Medications used for treatment of COPD e.g., salbutamol, theophylline, ipratropium bromide can affect the sleep quality. However, studies had failed to identify any correlation with sleep quality and concurrent use of these medications in COPD.[16-18]

Even after adjusting for demographic factors, health status, and psychosocial characteristics, socio economic status is a potential predictor of PSQI score.[19] Poor socioeconomic status of COPD patient is also an independent risk factor for disease severity and functional limitation.[20] We did not assess the effect of socioeconomic status of our study population. However, all our patients were from middle to low income group and this might have additive effects for poor sleep quality.
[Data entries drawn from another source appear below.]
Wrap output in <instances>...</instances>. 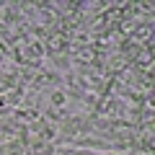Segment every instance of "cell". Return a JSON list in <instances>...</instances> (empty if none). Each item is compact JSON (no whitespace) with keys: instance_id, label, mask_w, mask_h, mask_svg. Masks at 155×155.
Segmentation results:
<instances>
[{"instance_id":"7a4b0ae2","label":"cell","mask_w":155,"mask_h":155,"mask_svg":"<svg viewBox=\"0 0 155 155\" xmlns=\"http://www.w3.org/2000/svg\"><path fill=\"white\" fill-rule=\"evenodd\" d=\"M129 44L134 47H150L153 44V23H140L129 36Z\"/></svg>"},{"instance_id":"6da1fadb","label":"cell","mask_w":155,"mask_h":155,"mask_svg":"<svg viewBox=\"0 0 155 155\" xmlns=\"http://www.w3.org/2000/svg\"><path fill=\"white\" fill-rule=\"evenodd\" d=\"M44 49H47V57L49 54H67L70 52V39H67V34L52 31L49 39L44 41Z\"/></svg>"}]
</instances>
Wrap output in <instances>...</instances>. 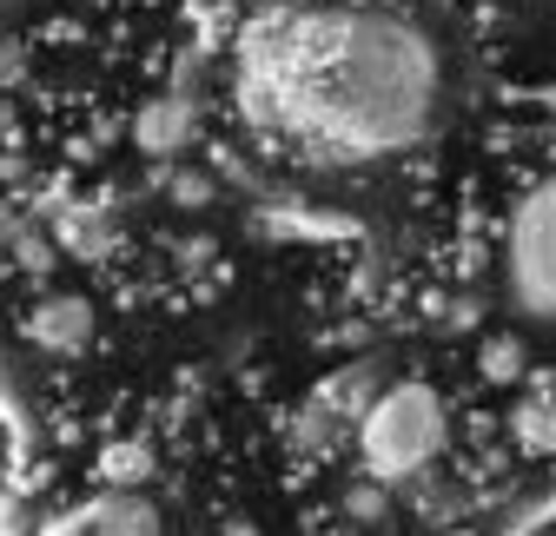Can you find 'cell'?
I'll use <instances>...</instances> for the list:
<instances>
[{
  "label": "cell",
  "mask_w": 556,
  "mask_h": 536,
  "mask_svg": "<svg viewBox=\"0 0 556 536\" xmlns=\"http://www.w3.org/2000/svg\"><path fill=\"white\" fill-rule=\"evenodd\" d=\"M245 100L325 159H391L431 140L444 113L438 40L397 8L344 0V8H292L252 27Z\"/></svg>",
  "instance_id": "1"
},
{
  "label": "cell",
  "mask_w": 556,
  "mask_h": 536,
  "mask_svg": "<svg viewBox=\"0 0 556 536\" xmlns=\"http://www.w3.org/2000/svg\"><path fill=\"white\" fill-rule=\"evenodd\" d=\"M444 444H451V411H444L438 384H425V378L384 384L358 411V457H365V471L384 477V484L417 477L425 463L444 457Z\"/></svg>",
  "instance_id": "2"
},
{
  "label": "cell",
  "mask_w": 556,
  "mask_h": 536,
  "mask_svg": "<svg viewBox=\"0 0 556 536\" xmlns=\"http://www.w3.org/2000/svg\"><path fill=\"white\" fill-rule=\"evenodd\" d=\"M504 298L523 324H556V173H543L504 226Z\"/></svg>",
  "instance_id": "3"
},
{
  "label": "cell",
  "mask_w": 556,
  "mask_h": 536,
  "mask_svg": "<svg viewBox=\"0 0 556 536\" xmlns=\"http://www.w3.org/2000/svg\"><path fill=\"white\" fill-rule=\"evenodd\" d=\"M47 536H160V510L139 490H100L93 503H80L74 516H60Z\"/></svg>",
  "instance_id": "4"
},
{
  "label": "cell",
  "mask_w": 556,
  "mask_h": 536,
  "mask_svg": "<svg viewBox=\"0 0 556 536\" xmlns=\"http://www.w3.org/2000/svg\"><path fill=\"white\" fill-rule=\"evenodd\" d=\"M27 339L40 345V352H80L87 339H93V305L87 298H47V305H34L27 311Z\"/></svg>",
  "instance_id": "5"
},
{
  "label": "cell",
  "mask_w": 556,
  "mask_h": 536,
  "mask_svg": "<svg viewBox=\"0 0 556 536\" xmlns=\"http://www.w3.org/2000/svg\"><path fill=\"white\" fill-rule=\"evenodd\" d=\"M186 140H192V106H186V100H153L147 113L132 119V146L153 153V159L186 153Z\"/></svg>",
  "instance_id": "6"
},
{
  "label": "cell",
  "mask_w": 556,
  "mask_h": 536,
  "mask_svg": "<svg viewBox=\"0 0 556 536\" xmlns=\"http://www.w3.org/2000/svg\"><path fill=\"white\" fill-rule=\"evenodd\" d=\"M100 471H106L113 490H139V484L153 477V450H147V444H113V450L100 457Z\"/></svg>",
  "instance_id": "7"
},
{
  "label": "cell",
  "mask_w": 556,
  "mask_h": 536,
  "mask_svg": "<svg viewBox=\"0 0 556 536\" xmlns=\"http://www.w3.org/2000/svg\"><path fill=\"white\" fill-rule=\"evenodd\" d=\"M60 239H66V245H74L80 258H93V252H106V245H113V226H106L100 213H74V219H66V226H60Z\"/></svg>",
  "instance_id": "8"
},
{
  "label": "cell",
  "mask_w": 556,
  "mask_h": 536,
  "mask_svg": "<svg viewBox=\"0 0 556 536\" xmlns=\"http://www.w3.org/2000/svg\"><path fill=\"white\" fill-rule=\"evenodd\" d=\"M523 371V345L517 339H483V378H517Z\"/></svg>",
  "instance_id": "9"
},
{
  "label": "cell",
  "mask_w": 556,
  "mask_h": 536,
  "mask_svg": "<svg viewBox=\"0 0 556 536\" xmlns=\"http://www.w3.org/2000/svg\"><path fill=\"white\" fill-rule=\"evenodd\" d=\"M517 437H523L530 450H549V444H556V411H543V405L517 411Z\"/></svg>",
  "instance_id": "10"
},
{
  "label": "cell",
  "mask_w": 556,
  "mask_h": 536,
  "mask_svg": "<svg viewBox=\"0 0 556 536\" xmlns=\"http://www.w3.org/2000/svg\"><path fill=\"white\" fill-rule=\"evenodd\" d=\"M14 8H40V0H0V14H14Z\"/></svg>",
  "instance_id": "11"
}]
</instances>
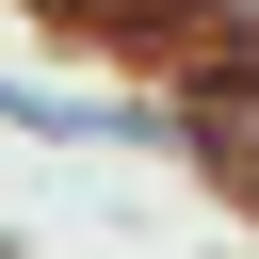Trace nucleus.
<instances>
[{
	"label": "nucleus",
	"instance_id": "f257e3e1",
	"mask_svg": "<svg viewBox=\"0 0 259 259\" xmlns=\"http://www.w3.org/2000/svg\"><path fill=\"white\" fill-rule=\"evenodd\" d=\"M243 16H259V0H243Z\"/></svg>",
	"mask_w": 259,
	"mask_h": 259
}]
</instances>
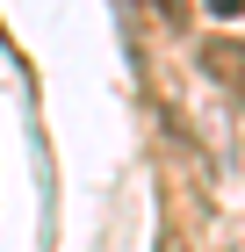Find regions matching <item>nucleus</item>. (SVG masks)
<instances>
[{"mask_svg":"<svg viewBox=\"0 0 245 252\" xmlns=\"http://www.w3.org/2000/svg\"><path fill=\"white\" fill-rule=\"evenodd\" d=\"M159 252H188V245H180V238H159Z\"/></svg>","mask_w":245,"mask_h":252,"instance_id":"nucleus-4","label":"nucleus"},{"mask_svg":"<svg viewBox=\"0 0 245 252\" xmlns=\"http://www.w3.org/2000/svg\"><path fill=\"white\" fill-rule=\"evenodd\" d=\"M195 65H202V79H216V87L245 108V36H202Z\"/></svg>","mask_w":245,"mask_h":252,"instance_id":"nucleus-1","label":"nucleus"},{"mask_svg":"<svg viewBox=\"0 0 245 252\" xmlns=\"http://www.w3.org/2000/svg\"><path fill=\"white\" fill-rule=\"evenodd\" d=\"M202 7H216V15H238V7H245V0H202Z\"/></svg>","mask_w":245,"mask_h":252,"instance_id":"nucleus-3","label":"nucleus"},{"mask_svg":"<svg viewBox=\"0 0 245 252\" xmlns=\"http://www.w3.org/2000/svg\"><path fill=\"white\" fill-rule=\"evenodd\" d=\"M151 15H166L173 29H180V22H188V0H151Z\"/></svg>","mask_w":245,"mask_h":252,"instance_id":"nucleus-2","label":"nucleus"}]
</instances>
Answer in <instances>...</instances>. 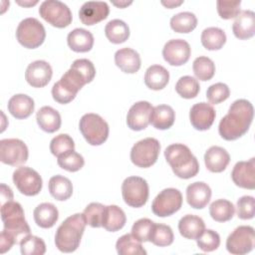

Our study had limitations which warrant discussion. Firstly, small sample size and all the subjects were male as no female had smoking history to include in this study. As polysomnographic evaluation was not done in our study, the presence of underlying OSA can not be ruled out. Some of our subjects were illiterate and for them these questioners were readout and recorded by paramedical staff. The possibility of difference between self reported and recorded finding may be present.

In conclusion, our study demonstrated high prevalence of poor quality of sleep among Indian COPD patients and no relationship with severity of COPD and the subjective sleep quality was observed. However, the presence of depression in COPD is a risk factor for poor sleep quality and decreased daytime function.